Note that \(\mathbf{X}^\top\mathbf{X} = \mathbf{VDU}^\top\mathbf{UDV}^\top = \mathbf{V}\mathbf{D}^2\mathbf{V}^\top\).
Then,

\[\brl = (\X^\top \X + \lambda \mathbf{I})^{-1}\X^\top \y = (\mathbf{VD}^2\mathbf{V}^\top + \lambda \mathbf{I})^{-1}\mathbf{VDU}^\top \y = \mathbf{V}(\mathbf{D}^2+\lambda \mathbf{I})^{-1} \mathbf{DU}^\top \y.\]

For computations, now we only need to invert \(\mathbf{D}\).

Comparing with OLS

\(\mathbf{D}\) is a diagonal matrix

\[\bls = (\X^\top\X)^{-1}\X^\top \y = (\mathbf{VD}^2\mathbf{V}^\top)^{-1}\mathbf{VDU}^\top \y = \mathbf{V}\color{red}{\mathbf{D}^{-2}\mathbf{D}}\mathbf{U}^\top \y = \mathbf{V}\color{red}{\mathbf{D}^{-1}}\mathbf{U}^\top \y\]
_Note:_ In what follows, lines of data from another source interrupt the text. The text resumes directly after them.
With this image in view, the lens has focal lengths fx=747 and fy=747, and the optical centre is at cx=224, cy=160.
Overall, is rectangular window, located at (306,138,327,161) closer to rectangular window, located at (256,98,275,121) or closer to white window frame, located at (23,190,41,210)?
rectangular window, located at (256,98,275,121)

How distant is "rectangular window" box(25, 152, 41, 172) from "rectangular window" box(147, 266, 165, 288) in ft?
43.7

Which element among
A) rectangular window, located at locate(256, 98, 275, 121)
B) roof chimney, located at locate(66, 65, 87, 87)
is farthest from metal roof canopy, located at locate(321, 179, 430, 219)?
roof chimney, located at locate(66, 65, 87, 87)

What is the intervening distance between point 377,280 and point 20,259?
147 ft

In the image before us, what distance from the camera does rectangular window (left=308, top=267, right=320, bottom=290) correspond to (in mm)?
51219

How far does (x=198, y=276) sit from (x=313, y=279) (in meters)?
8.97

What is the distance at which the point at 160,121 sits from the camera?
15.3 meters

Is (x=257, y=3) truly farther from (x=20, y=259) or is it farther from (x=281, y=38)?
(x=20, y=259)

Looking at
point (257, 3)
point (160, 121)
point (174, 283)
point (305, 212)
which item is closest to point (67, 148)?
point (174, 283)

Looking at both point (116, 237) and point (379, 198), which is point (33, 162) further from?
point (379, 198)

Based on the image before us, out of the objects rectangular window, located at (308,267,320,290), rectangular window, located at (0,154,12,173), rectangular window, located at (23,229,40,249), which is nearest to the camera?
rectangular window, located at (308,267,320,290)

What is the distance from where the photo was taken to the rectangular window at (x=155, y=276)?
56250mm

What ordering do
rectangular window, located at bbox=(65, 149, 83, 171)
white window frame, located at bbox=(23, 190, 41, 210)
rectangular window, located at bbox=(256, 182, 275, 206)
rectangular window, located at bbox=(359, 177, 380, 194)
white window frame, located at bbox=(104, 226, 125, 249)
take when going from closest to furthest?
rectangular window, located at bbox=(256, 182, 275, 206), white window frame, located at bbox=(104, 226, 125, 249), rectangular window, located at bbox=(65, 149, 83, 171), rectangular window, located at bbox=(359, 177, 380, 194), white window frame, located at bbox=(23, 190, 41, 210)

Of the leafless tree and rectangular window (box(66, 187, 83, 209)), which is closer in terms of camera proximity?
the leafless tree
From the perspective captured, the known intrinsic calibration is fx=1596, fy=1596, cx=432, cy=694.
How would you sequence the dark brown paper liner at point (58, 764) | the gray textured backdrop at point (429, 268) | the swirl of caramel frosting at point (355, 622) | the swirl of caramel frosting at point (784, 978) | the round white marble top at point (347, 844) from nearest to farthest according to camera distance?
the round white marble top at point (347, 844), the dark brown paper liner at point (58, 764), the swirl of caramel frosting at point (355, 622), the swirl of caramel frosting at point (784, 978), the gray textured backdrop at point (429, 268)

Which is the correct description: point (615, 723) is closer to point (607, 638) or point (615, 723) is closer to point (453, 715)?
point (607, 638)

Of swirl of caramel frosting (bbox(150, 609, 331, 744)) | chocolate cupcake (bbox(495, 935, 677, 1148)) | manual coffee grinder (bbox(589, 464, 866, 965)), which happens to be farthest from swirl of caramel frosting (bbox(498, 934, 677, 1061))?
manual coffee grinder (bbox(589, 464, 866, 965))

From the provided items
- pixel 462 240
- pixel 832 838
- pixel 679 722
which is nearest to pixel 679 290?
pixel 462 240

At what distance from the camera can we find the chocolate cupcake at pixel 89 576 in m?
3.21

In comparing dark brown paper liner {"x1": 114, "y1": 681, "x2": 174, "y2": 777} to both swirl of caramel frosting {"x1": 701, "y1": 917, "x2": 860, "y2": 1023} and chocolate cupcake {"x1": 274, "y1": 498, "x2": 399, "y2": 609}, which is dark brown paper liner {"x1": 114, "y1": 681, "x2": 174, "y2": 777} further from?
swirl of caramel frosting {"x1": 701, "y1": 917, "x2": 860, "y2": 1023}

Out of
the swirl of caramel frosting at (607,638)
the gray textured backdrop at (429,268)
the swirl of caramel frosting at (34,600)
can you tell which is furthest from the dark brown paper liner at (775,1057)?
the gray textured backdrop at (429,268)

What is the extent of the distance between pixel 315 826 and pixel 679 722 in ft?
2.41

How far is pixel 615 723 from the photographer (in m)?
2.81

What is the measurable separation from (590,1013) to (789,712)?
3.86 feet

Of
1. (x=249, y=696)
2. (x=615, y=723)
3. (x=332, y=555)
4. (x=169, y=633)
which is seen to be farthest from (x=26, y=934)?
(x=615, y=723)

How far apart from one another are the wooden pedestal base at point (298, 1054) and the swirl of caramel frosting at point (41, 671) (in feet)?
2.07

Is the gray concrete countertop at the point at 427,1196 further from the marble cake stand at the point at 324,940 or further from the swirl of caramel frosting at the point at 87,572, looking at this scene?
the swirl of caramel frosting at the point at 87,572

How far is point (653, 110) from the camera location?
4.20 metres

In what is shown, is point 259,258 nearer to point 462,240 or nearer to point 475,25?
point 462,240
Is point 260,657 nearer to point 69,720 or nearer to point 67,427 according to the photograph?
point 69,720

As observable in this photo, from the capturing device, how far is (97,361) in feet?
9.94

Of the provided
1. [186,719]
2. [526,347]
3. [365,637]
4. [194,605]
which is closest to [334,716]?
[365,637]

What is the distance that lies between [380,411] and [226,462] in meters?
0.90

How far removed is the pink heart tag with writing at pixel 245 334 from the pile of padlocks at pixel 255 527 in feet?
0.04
\[\brl = (\X^\top \X + \lambda \mathbf{I})^{-1}\X^\top \y = \mathbf{V}\color{red}{(\mathbf{D}^2+\lambda \mathbf{I})^{-1}} \mathbf{DU}^\top \y.\]

Notice that \(\bls\) depends on \(d_j/d_j^2\) while \(\brl\) depends on \(d_j/(d_j^2 + \lambda)\).
Ridge regression makes the coefficients smaller relative to OLS.
But if \(\X\) has small singular values, ridge regression compensates with \(\lambda\) in the denominator.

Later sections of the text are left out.